Application Background
The setup described in this tutorial addresses following scenario: At industrial facilities, sensors are installed to monitor the equipment on site. Sensor data is continuously streamed to the cloud. There it is handled by different components for various purposes, such as real-time monitoring and alerts, long-term data storage for analysis, performance improvement, and model training.
Feasible scenarios are:
- Geographically dispersed facilities with centralized monitoring system.
- Monitoring of remote unmanned sites—power transformer stations, mobile base stations, etc.
In this tutorial, the sensors are simulated by a Java application script that continuously generates random measurement points and sends them to the cloud.
This tutorial focuses on two aspect of the monitoring application setup:
- Using Cloud IoT Core, a cloud managed service for IoT, to enforce structured handling of sensor devices' security keys and metadata, and secured delivery of measurement data between sensors and cloud.
- In-stream data handling in the cloud, where two parallel processing pipelines separate real-time monitoring and alerting from the less critical need for data storage and analysis.
Technical Overview
This tutorial demonstrates how to push updates from Message Queueing Telemetry Transport (MQTT) devices to Google Cloud Platform (GCP) and process them in real time.
The tutorial includes sample code to show two kinds of data processing approaches that use GCP products:
- A function deployed in Cloud Functions transforms data and logs it to Stackdriver Logging.
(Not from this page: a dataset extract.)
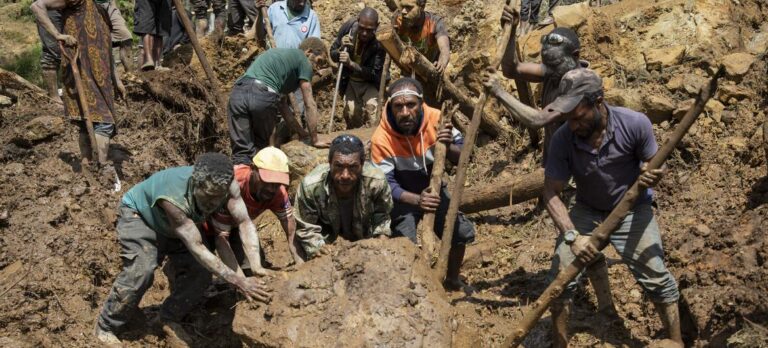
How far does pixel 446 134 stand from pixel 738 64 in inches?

- A streaming application deployed in Cloud Dataflow transforms data and inserts it into BigQuery.
In both cases, sample temperature data is collected that is generated from simulated devices. This data is transformed into other data formats, and is passed to another GCP product for further data processing and analysis. Cloud Functions is suitable for simple Extract/Transform/Load (ETL) processing, while Cloud Dataflow can handle more sophisticated data pipelines that involve multiple transformations, joins, windowing, and so on.
Cloud IoT Core can not only receive data from MQTT clients, but also can send configuration data to clients. It can be used to control behavior of devices or the surrounding environment.
Data structure
The sample MQTT client simulates devices and generates sample data with the following attributes:
DeviceId: A unique identifier for individual devices.Timestamp: A timestamp for when a temperature is measured.Temperature: The measured temperature from the device.Coordinates: The longitude and latitude of the device.
Architecture
The sample MQTT client simulates a device and sends sample data to Cloud IoT Core, which transforms and redirects requests to a Cloud Pub/Sub topic. After the data is stored in Cloud Pub/Sub, it is retrieved by two subscribers: a function in Cloud Functions and a streaming job running in Cloud Dataflow.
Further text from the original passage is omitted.